**Problem to solve:** Copy every line in the listing that contains "United".

**Supplied records:**
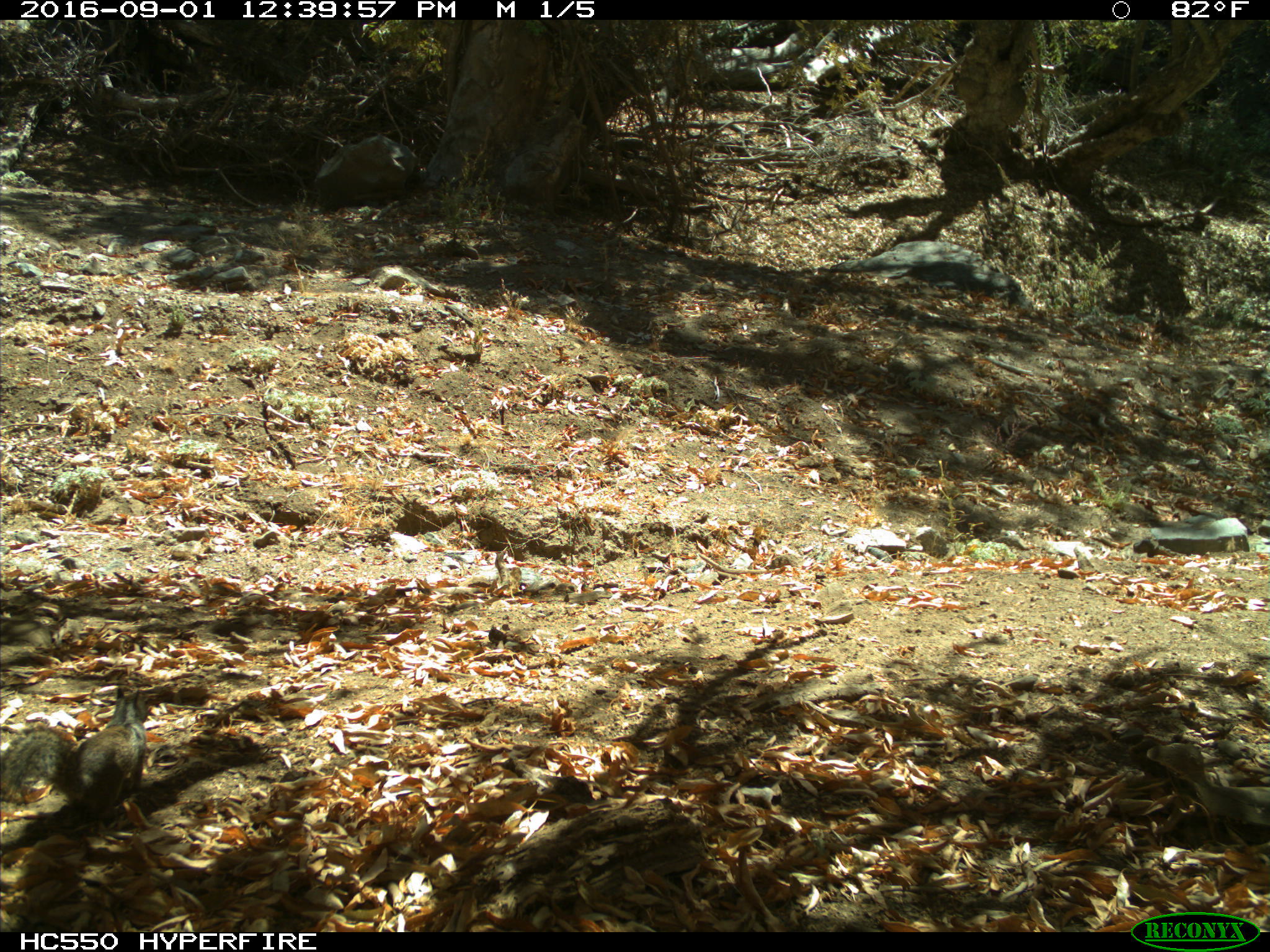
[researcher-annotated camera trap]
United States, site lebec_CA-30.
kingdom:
---
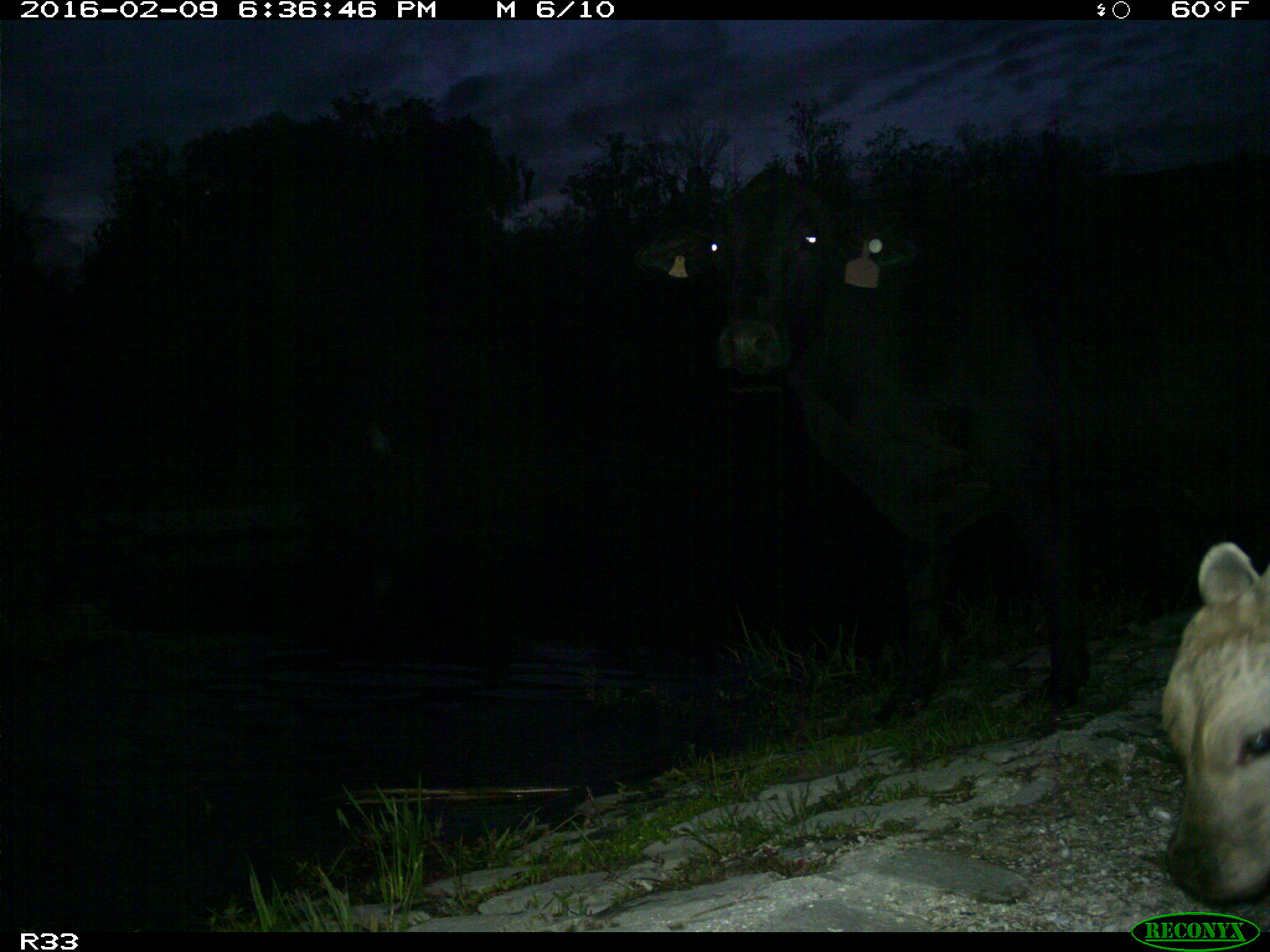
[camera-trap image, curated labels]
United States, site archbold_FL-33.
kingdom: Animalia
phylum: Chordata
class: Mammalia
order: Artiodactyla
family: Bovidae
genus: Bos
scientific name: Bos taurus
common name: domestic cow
...
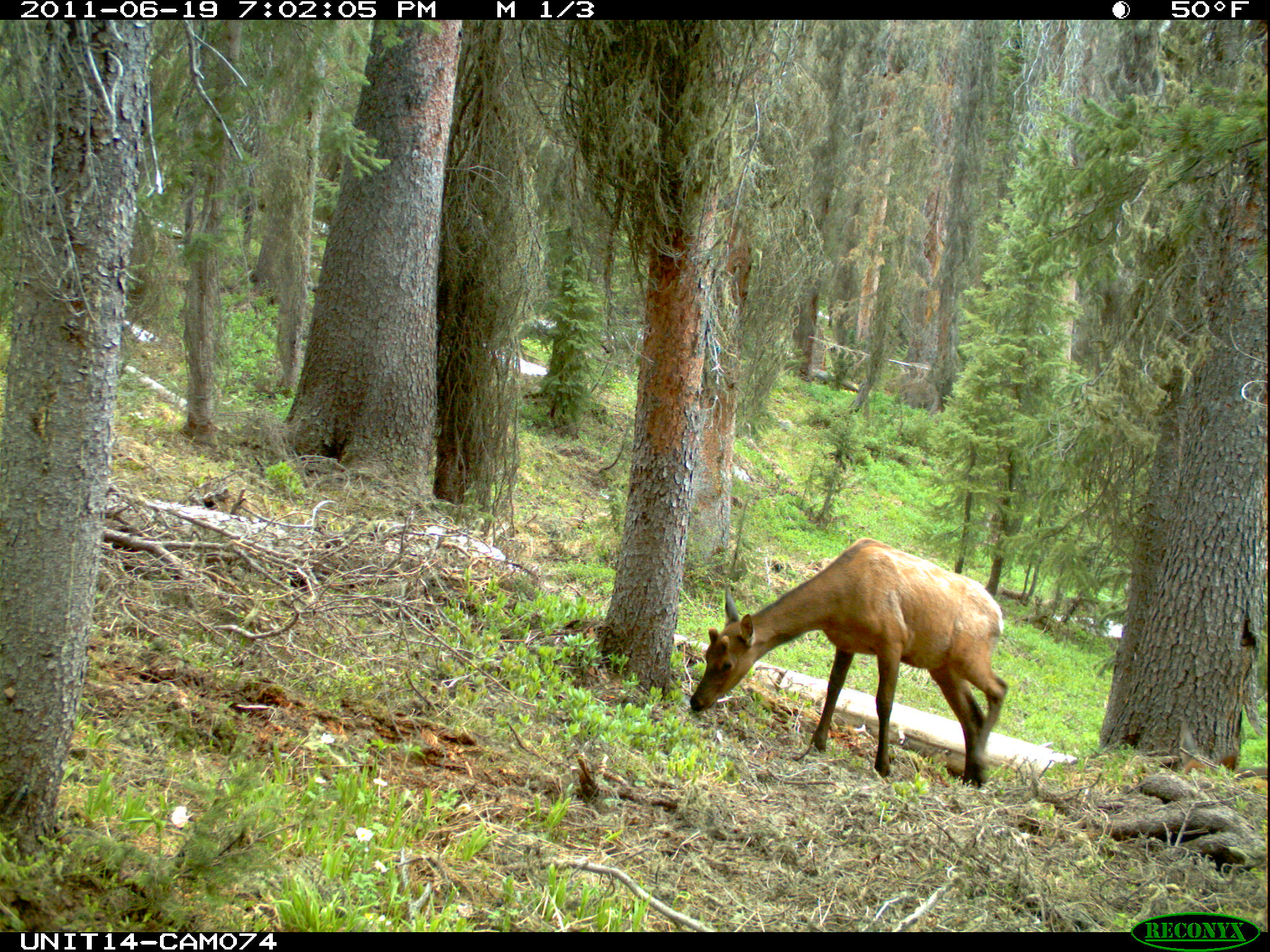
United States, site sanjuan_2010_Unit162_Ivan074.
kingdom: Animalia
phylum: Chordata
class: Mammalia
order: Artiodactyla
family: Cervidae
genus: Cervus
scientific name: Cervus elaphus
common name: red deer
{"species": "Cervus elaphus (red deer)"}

**Result of this task:**
United States, site lebec_CA-30.
United States, site archbold_FL-33.
United States, site sanjuan_2010_Unit162_Ivan074.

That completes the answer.